* Task item *
Pictures stay out of the copy. Retype exactly the lines below from the one with "Max Fried On Outing At The Dodgers" through the one with "кресло CLG-422 MXH-А".

* Given records *
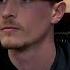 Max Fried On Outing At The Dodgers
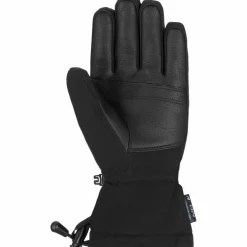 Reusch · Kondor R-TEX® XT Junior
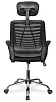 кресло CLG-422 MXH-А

* * *

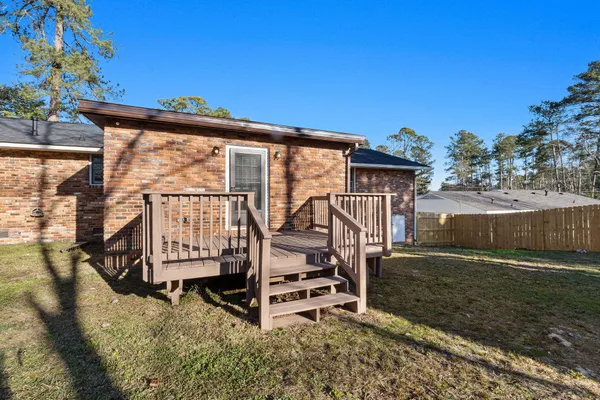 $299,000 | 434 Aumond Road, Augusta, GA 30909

* Your response *
 Max Fried On Outing At The Dodgers
 Reusch · Kondor R-TEX® XT Junior
 кресло CLG-422 MXH-А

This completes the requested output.